#### Provided passage ####

You’re back in the spotlight now, but you were not in a Broadway musical for 16 years, between Anything Goes and Sweeney Todd.
Right? What about that? And it continues to this day. I’m not the one they think of, even when I’m so right for the role. I don’t know what it is, because I know how good I am, and that’s not a boast. This is a gift from God that I’ve known since I was four years old. I mean, I remember when they cast Heather White as Katisha [in The Mikado] when I was in the second or third grade. She couldn’t sing or dance or act. I could! So this has been going on my entire life. [Laughs] I have a line in the play: “You can have the worst luck but the best career, and I should know because I got both in spades.” And that line could be labeled “Patti LuPone.” Anything Goes went to London without me. And now Gypsy. What the fuck did I do wrong? What karma is coming back to bite me in the ass?

Yet you keep being asked to play yourself on TV, essentially as the symbol of Broadway musical theater: on Will & Grace, on Glee, on Girls.
That’s the scary part. They’re going to Patti LuPone me out of the business. When people call and say, “Will you play yourself?” it’s like, Okay, but how am I going to get hired after that? I'm not Cher, I'm not Britney Spears. I don't have that kind of money. I have to be a working actor. The business is incredibly fickle and shortsighted, and I don’t want to be Patti LuPone first. I want to be an actor first.

#### Exercise data ####

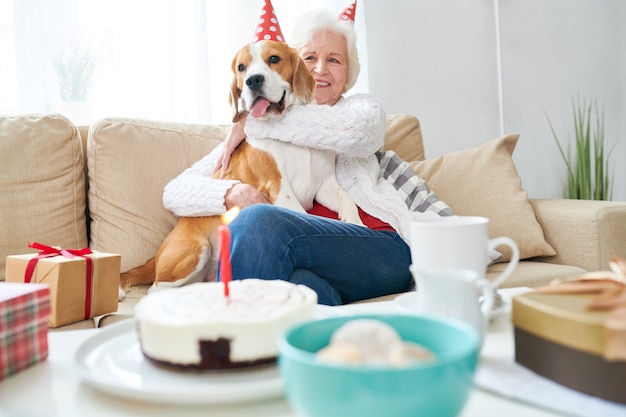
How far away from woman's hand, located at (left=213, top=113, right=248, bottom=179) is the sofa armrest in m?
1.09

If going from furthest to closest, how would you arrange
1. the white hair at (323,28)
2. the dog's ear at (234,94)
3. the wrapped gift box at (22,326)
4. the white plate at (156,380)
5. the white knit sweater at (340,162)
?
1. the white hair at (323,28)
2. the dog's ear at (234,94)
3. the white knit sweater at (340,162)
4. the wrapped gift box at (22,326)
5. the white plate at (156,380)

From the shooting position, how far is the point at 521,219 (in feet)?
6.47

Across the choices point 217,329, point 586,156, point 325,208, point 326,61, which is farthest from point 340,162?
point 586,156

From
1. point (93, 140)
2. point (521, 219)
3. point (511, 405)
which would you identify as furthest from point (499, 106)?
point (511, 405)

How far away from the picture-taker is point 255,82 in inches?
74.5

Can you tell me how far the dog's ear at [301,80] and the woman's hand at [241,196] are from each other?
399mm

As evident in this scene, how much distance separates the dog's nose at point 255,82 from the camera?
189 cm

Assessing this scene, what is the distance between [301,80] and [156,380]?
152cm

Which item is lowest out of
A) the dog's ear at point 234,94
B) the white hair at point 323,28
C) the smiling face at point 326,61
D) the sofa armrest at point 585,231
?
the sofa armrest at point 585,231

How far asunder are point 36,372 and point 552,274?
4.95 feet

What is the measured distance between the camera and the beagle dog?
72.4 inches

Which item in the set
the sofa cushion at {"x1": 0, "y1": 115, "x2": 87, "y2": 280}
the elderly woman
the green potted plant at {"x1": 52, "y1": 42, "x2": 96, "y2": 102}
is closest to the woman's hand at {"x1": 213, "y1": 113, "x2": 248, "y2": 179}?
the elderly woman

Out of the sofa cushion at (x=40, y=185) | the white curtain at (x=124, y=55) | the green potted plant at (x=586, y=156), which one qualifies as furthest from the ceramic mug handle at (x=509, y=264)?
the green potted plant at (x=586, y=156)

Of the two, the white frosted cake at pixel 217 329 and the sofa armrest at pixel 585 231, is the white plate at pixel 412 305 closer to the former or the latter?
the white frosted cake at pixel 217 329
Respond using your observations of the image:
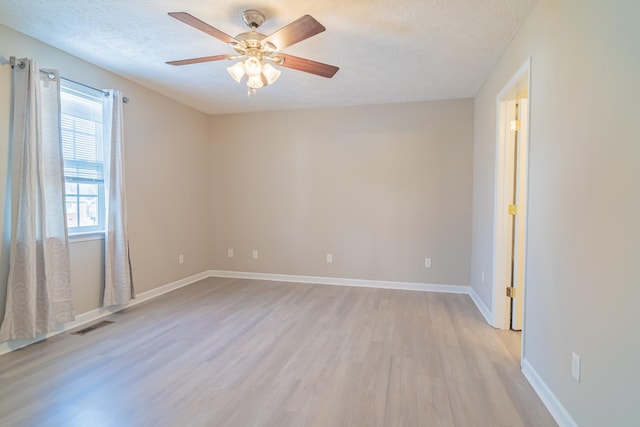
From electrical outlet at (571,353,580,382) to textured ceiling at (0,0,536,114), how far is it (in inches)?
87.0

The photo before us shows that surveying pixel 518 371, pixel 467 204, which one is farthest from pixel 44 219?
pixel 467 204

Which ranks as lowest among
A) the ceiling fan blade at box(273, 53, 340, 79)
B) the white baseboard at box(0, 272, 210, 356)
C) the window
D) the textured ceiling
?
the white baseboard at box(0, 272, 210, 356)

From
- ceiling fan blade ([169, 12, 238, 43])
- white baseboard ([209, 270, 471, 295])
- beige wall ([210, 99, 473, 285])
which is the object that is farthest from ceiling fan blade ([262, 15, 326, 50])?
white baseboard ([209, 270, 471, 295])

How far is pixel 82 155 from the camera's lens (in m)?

####

Exercise set:
1. Summarize the interview excerpt in two sentences.
2. From the interview excerpt, reproduce the part that opens with the words containing "Right? What about" and closes with "in the ass?".

Results of the tasks:
1. Asked about going 16 years without a Broadway musical between Anything Goes and Sweeney Todd, the interviewee says being passed over even for well-suited roles has happened since childhood and continues, with Anything Goes going to London without the interviewee and now Gypsy. The interviewee also fears that offers to play oneself on TV will hurt future hiring, and says the aim is to be an actor first.

2.
Right? What about that? And it continues to this day. I’m not the one they think of, even when I’m so right for the role. I don’t know what it is, because I know how good I am, and that’s not a boast. This is a gift from God that I’ve known since I was four years old. I mean, I remember when they cast Heather White as Katisha [in The Mikado] when I was in the second or third grade. She couldn’t sing or dance or act. I could! So this has been going on my entire life. [Laughs] I have a line in the play: “You can have the worst luck but the best career, and I should know because I got both in spades.” And that line could be labeled “Patti LuPone.” Anything Goes went to London without me. And now Gypsy. What the fuck did I do wrong? What karma is coming back to bite me in the ass?